I’ve had to re-write this intro three times, now. At one point, this was supposed to cover two topics. That changed once I learned this website had been hacked. Now, I’m only covering one, and I’m probably cutting it short because I want to get this post out there (it really feels jinxed, in a way).
The two panels I’d hoped to be on, for Day One of the convention, were the “Independent Publishing” and the “Worldbuilding: Crafting New Worlds” panels. Go back through the past posts on this blog and you’ll find a lot of discussion on both topics (see here and here, respectively, for a couple examples, but I talk about aspects of both topics in numerous posts). That said, the world of indie publishing is always changing, and worldbuilding is a massive topic (we’re talking building whole WORLDS here… eh, so I’ve used that joke before, so what?).
To start with, on Indie Publishing:
Much of the discussion at this year’s (2018) Ravencon was not on self-publishing, as I had expected, but rather was about working with Small Press publishers.
Now, I’m almost entirely self-published (I’d say entirely, but there is that one story I did for that one anthology, and I did just have the audiobook for The Merrimack Event published through Tantor, so I can no longer say I’m wholly self-published), but I’ve been learning about the small press industry since I was ten years old, when my father was still alive and co-writing translations of Croatian Poetry. And I continue researching it, keeping my ears open on all aspects of the publishing industry (Big 5, Mid-sized indie, small press indie, self-publishing, hybrid, vanity, etc.). So, I know a few things about it, even if my personal experience is limited.

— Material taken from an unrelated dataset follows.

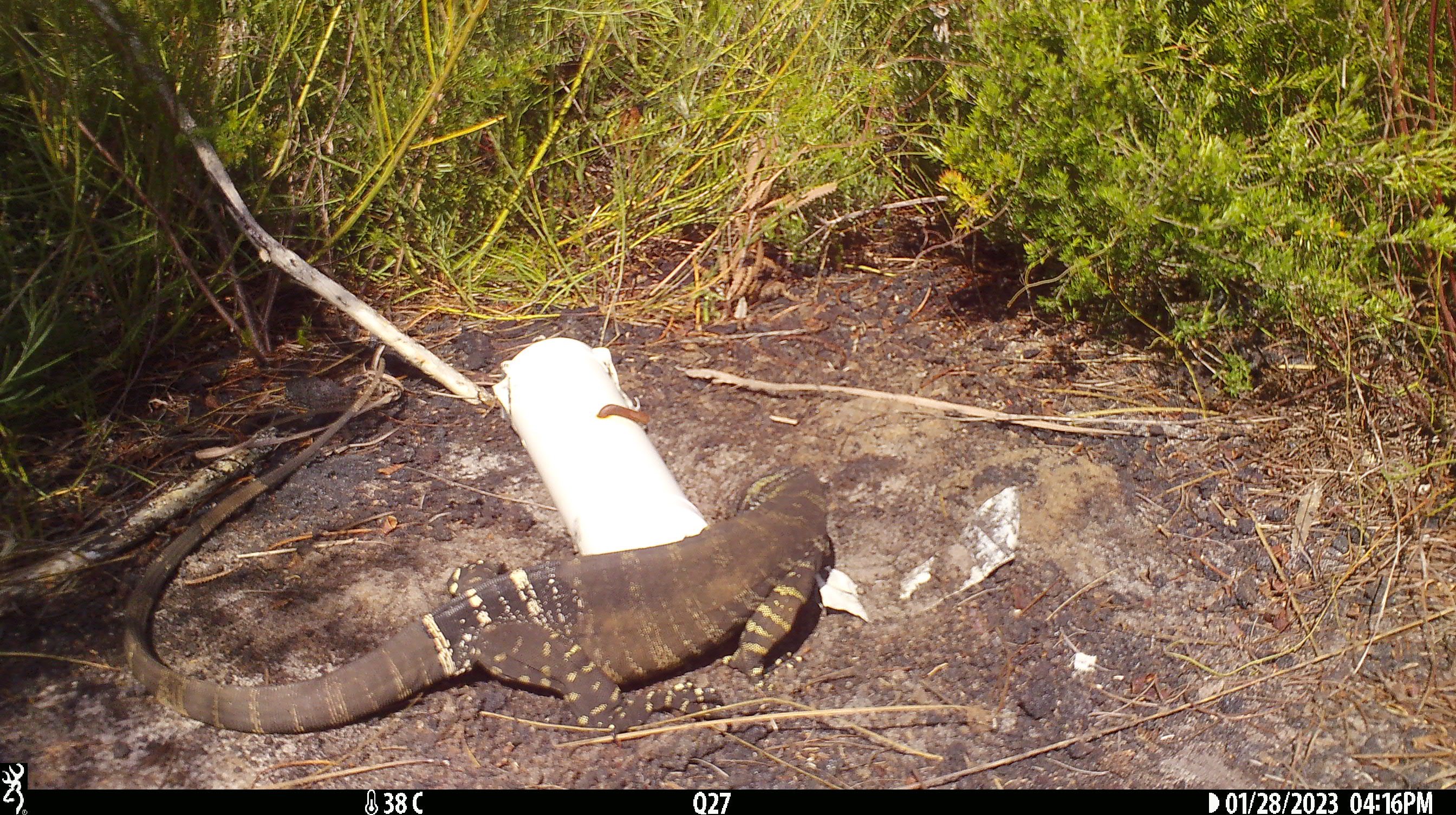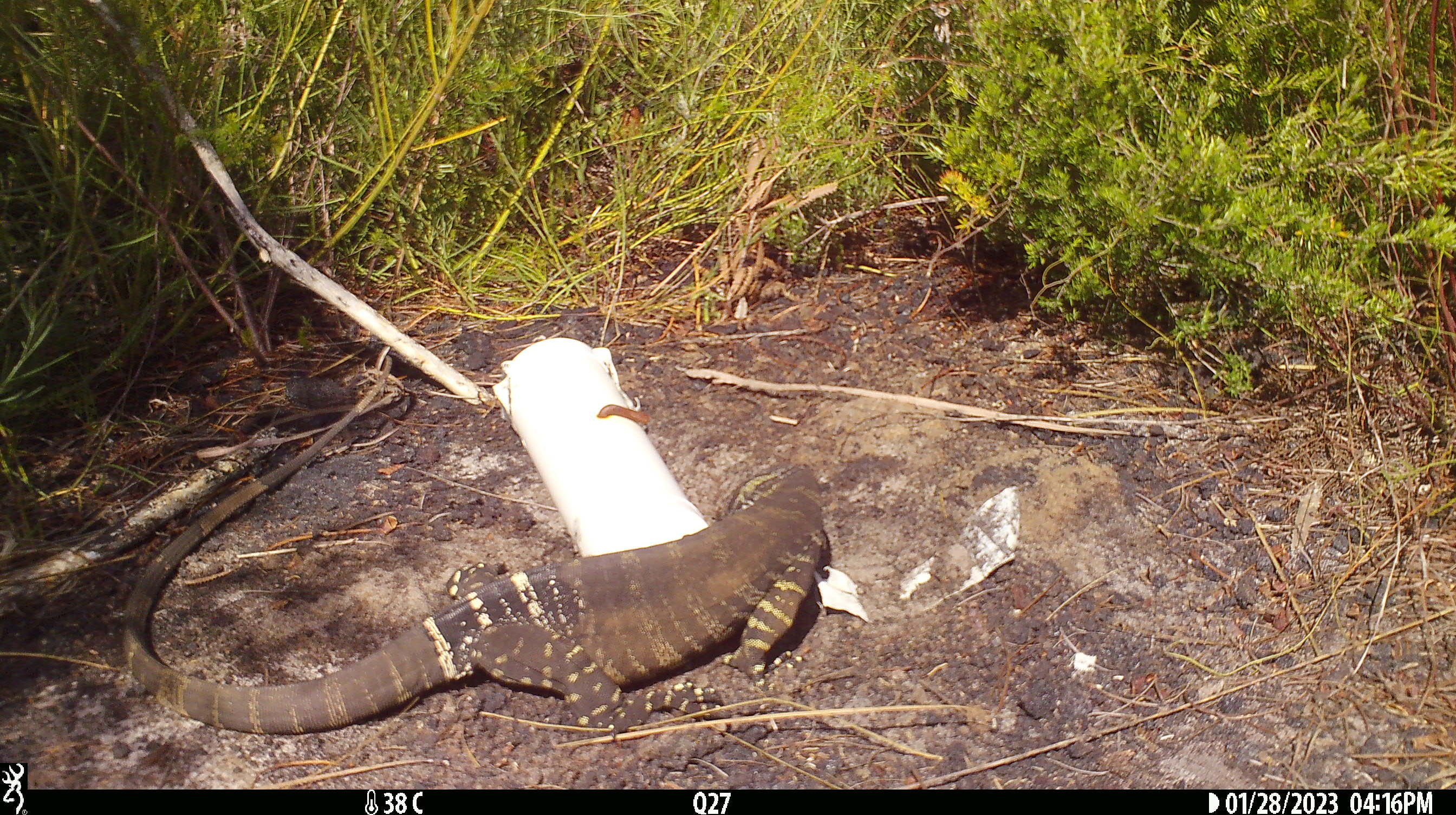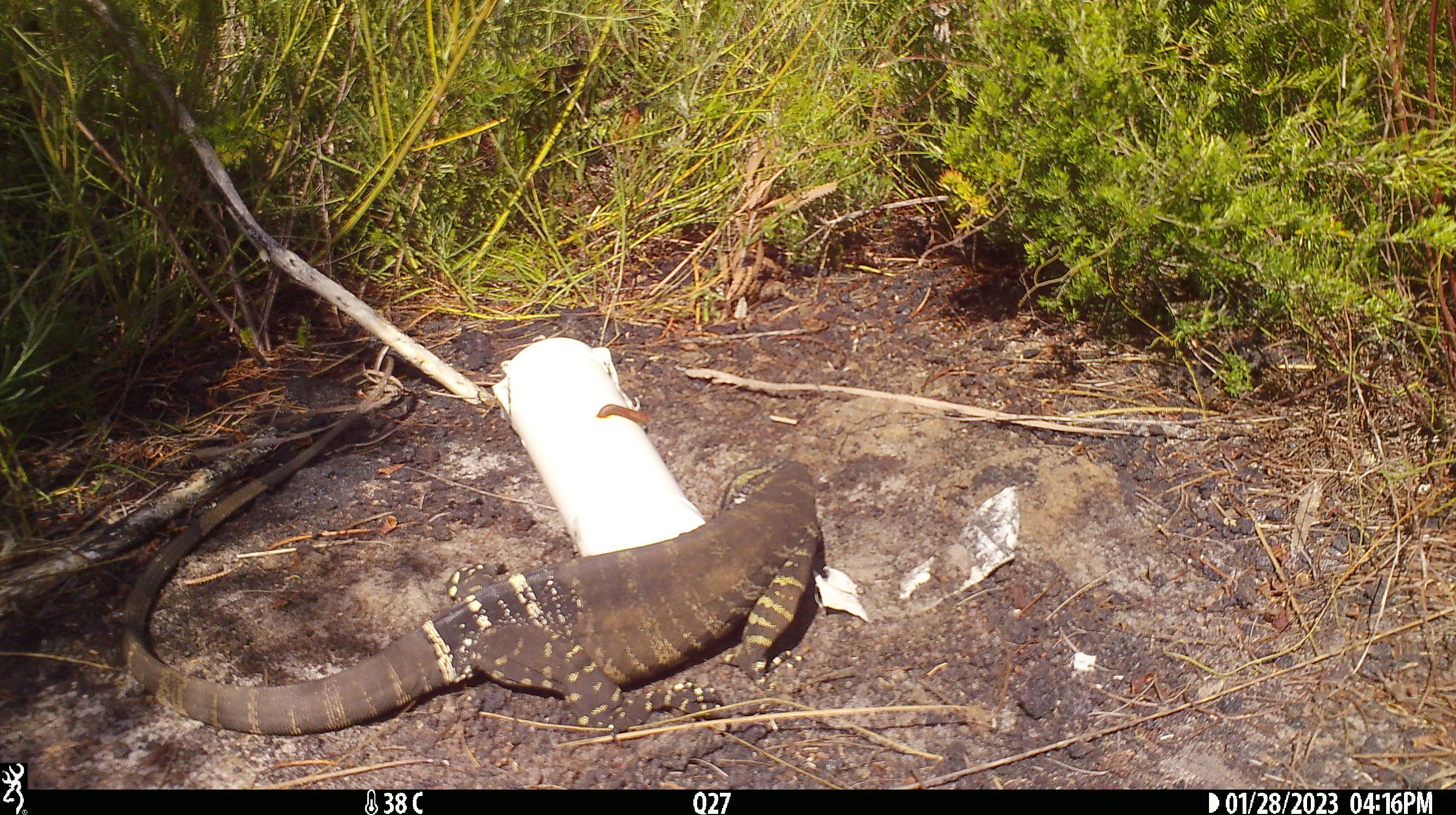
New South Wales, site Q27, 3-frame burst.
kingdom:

For example, a number of successful self-publishers (or authors with even more experience) are turning their self-publishing enterprises into small press ventures. I know of several (and I have worked with one): Martin Wilsey, Chris Kennedy, and fellow Ravencon guest John Hartness (who was on the Indie Publishing panel). Kevin J. Anderson (who you might be familiar with for his Star Wars novels, or for his contributions to the Dune series, but many of his 120+ novels were for original series or stand-alone novels) started a self-publishing company called “Wordfire Press” to re-release some of his out-of-print and backlisted titles; he now has a stable of over a hundred authors listed as having books released under that imprint.
IN GENERAL (some time in the next week a news story will come out with a counter example, I’m sure, but I’m not aware of one now), this latest crop of self-publishers-turned-publishers are treating authors far better than the Big Five do. Better royalties, clearer language contracts, and none of the career-killing non-compete clauses, as some examples.

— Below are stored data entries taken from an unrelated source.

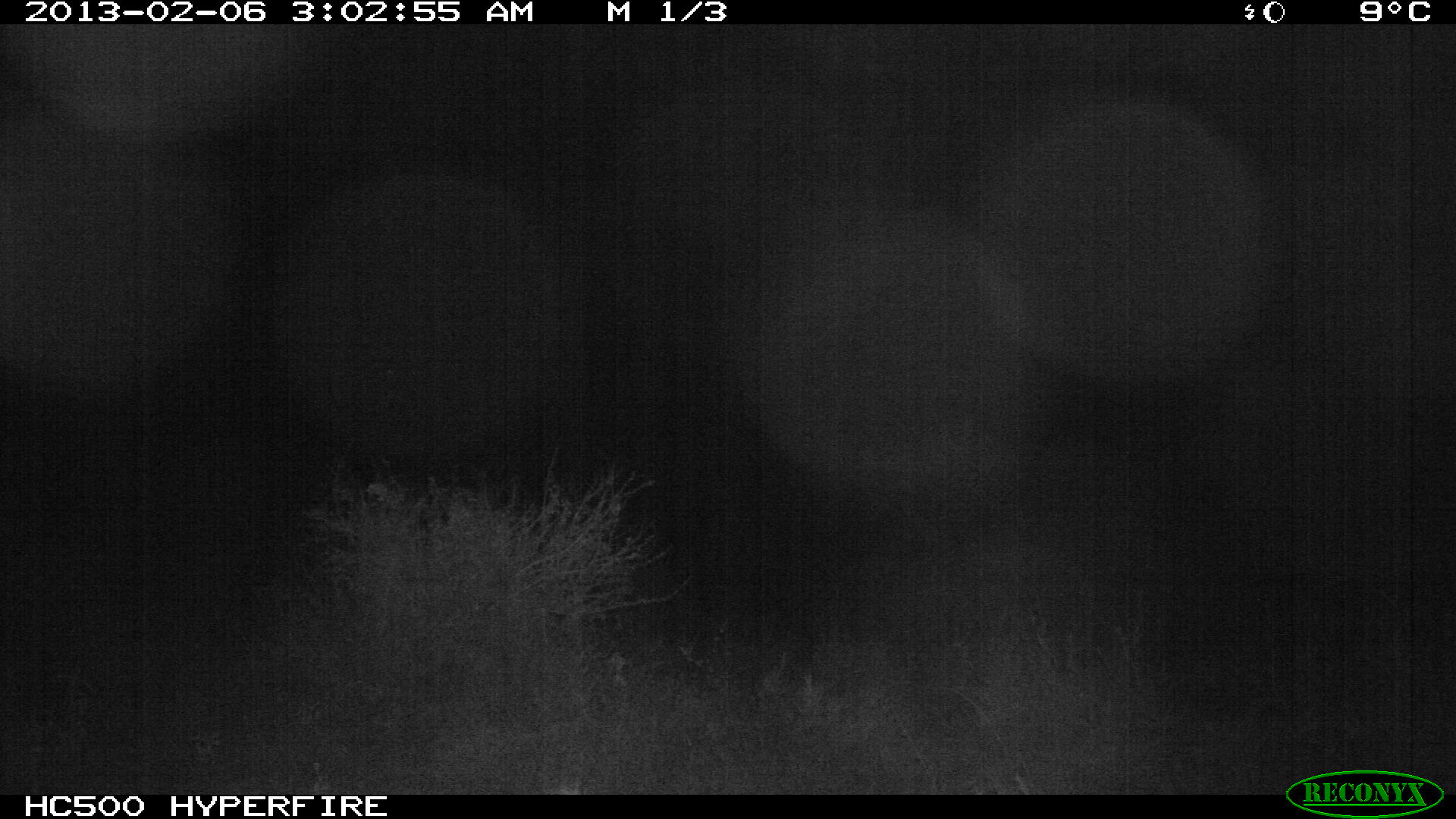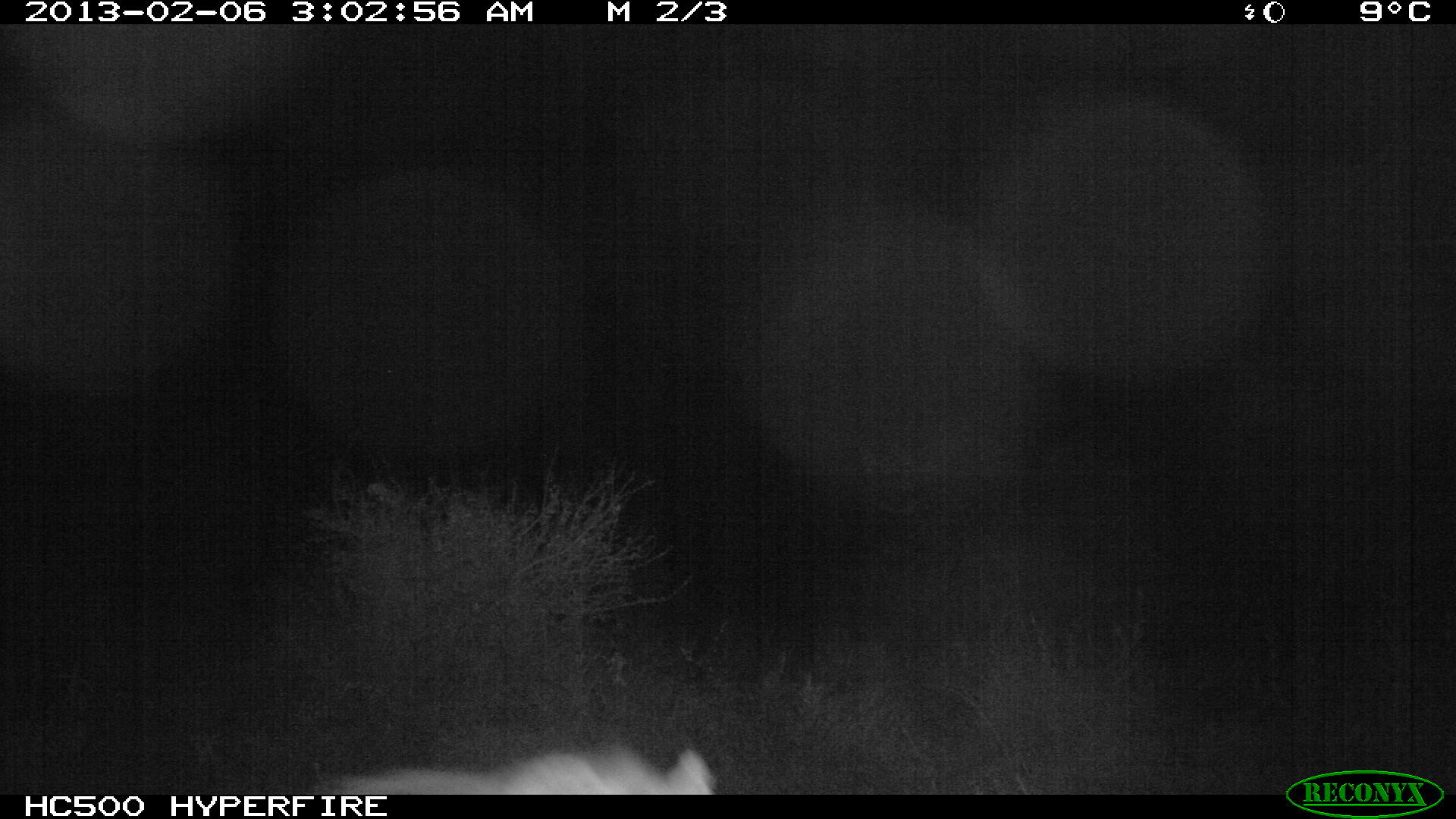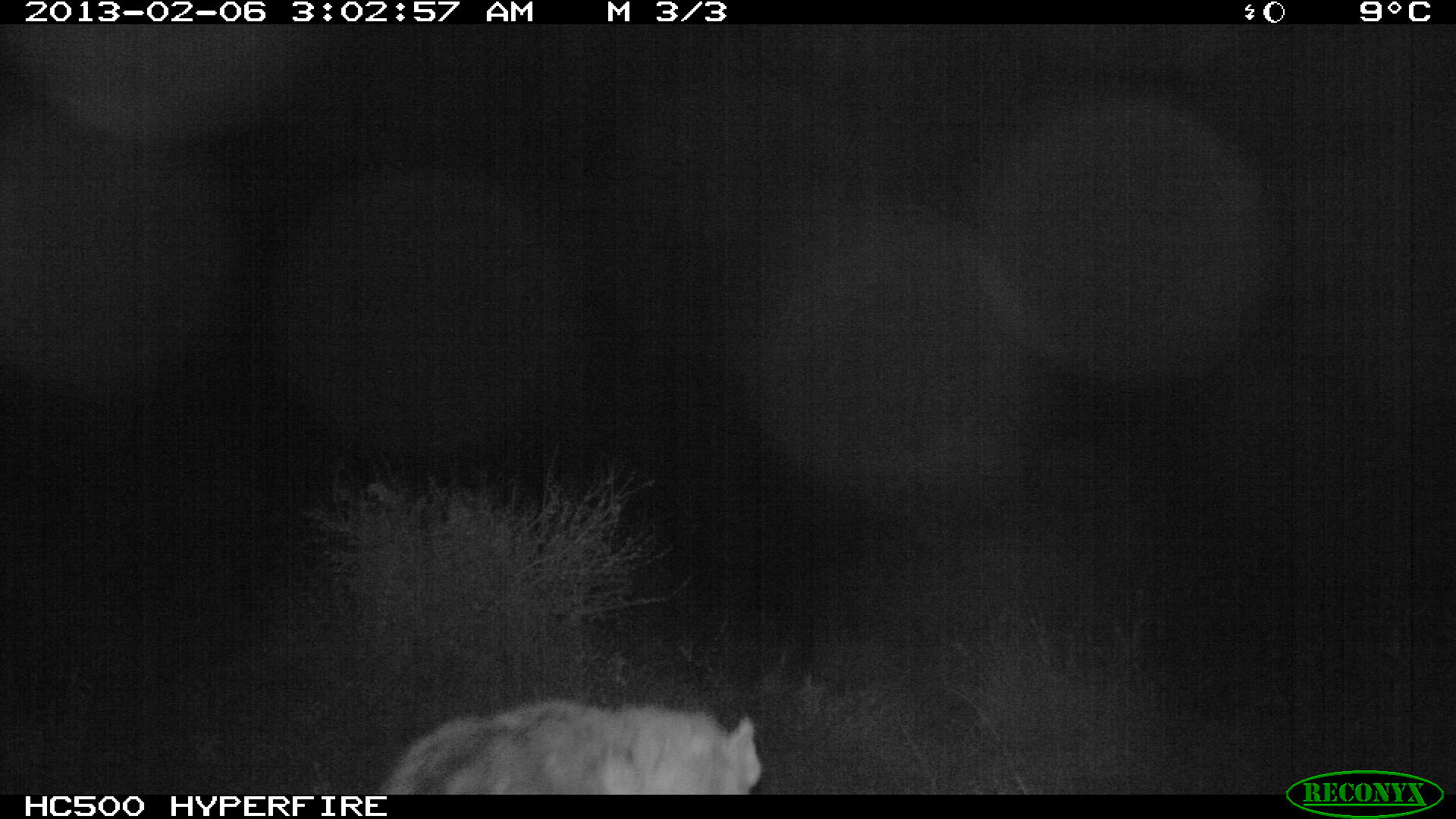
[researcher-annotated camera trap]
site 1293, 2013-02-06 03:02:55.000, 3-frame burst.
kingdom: Animalia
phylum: Chordata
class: Mammalia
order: Carnivora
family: Hyaenidae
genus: Crocuta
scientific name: Crocuta crocuta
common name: spotted hyena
Crocuta crocuta (spotted hyena), count 1.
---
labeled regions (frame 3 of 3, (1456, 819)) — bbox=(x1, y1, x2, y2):
crocuta crocuta: bbox=(384, 703, 765, 794)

But small press is (and has always been) a mixed bag. A small press publisher might treat its authors well, and appear successful, but could go out of business overnight. This latest crop seems to be doing well (and I’m hoping for the best for all of them), but many of them are going into business without any other prior business or publishing experience. This can be good (they may not have picked up on the bad habits of the industry) or bad (they may have no head for business and could easily go bankrupt, taking your books with them). So, if you go that route you need to protect yourself. That comes down to the contract you sign, but fortunately most indies are quite willing to negotiate. And if you want advice on contracts, well, I am hardly an expert, but there are other bloggers who are.

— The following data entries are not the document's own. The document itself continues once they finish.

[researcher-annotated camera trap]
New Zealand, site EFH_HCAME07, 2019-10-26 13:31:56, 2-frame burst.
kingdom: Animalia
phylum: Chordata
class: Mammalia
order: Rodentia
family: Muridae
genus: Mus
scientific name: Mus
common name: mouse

Also, while not as prevalent as they were before, there still are shady vanity presses masquerading as small presses that prey on inexperienced and under-educated writers. Before going into business with ANY publisher, big, small, or somewhere in between, educate yourself on good business practices from multiple sources, first.
There was also one author on this panel presenting the “hybrid publisher” model. At least, I think the link’s description was what they were referring to (hybrid publishing has other meanings, too). I will be honest — I don’t get the difference between the type of hybrid publishing described and the vanity press model (save, perhaps, the hybrid publishing model doesn’t always take all comers, and their services may be slightly better for the buck), and nothing that was said on this panel changed my mind on that, but this was just a fifty-minute panel. While the author in question claimed to have success using their hybrid publisher, she did not go into details about what that meant, or how her hybrid publisher operated.
And while this is a short-for-me post (especially after such a long wait), I think I’ll leave it here for now. I will likely revisit this topic later (this has all been discussed before, and it will all be discussed again), but I managed to find a couple things I haven’t discussed (at least, not with these details) before. Next post will be on Worldbuilding (which originally was going to be combined with this post for one large “Friday panels” blog post, but after the hacking incident and other delays I just want to get something out there). Expect another short post, but who knows? Building worlds is a huge topic, after all.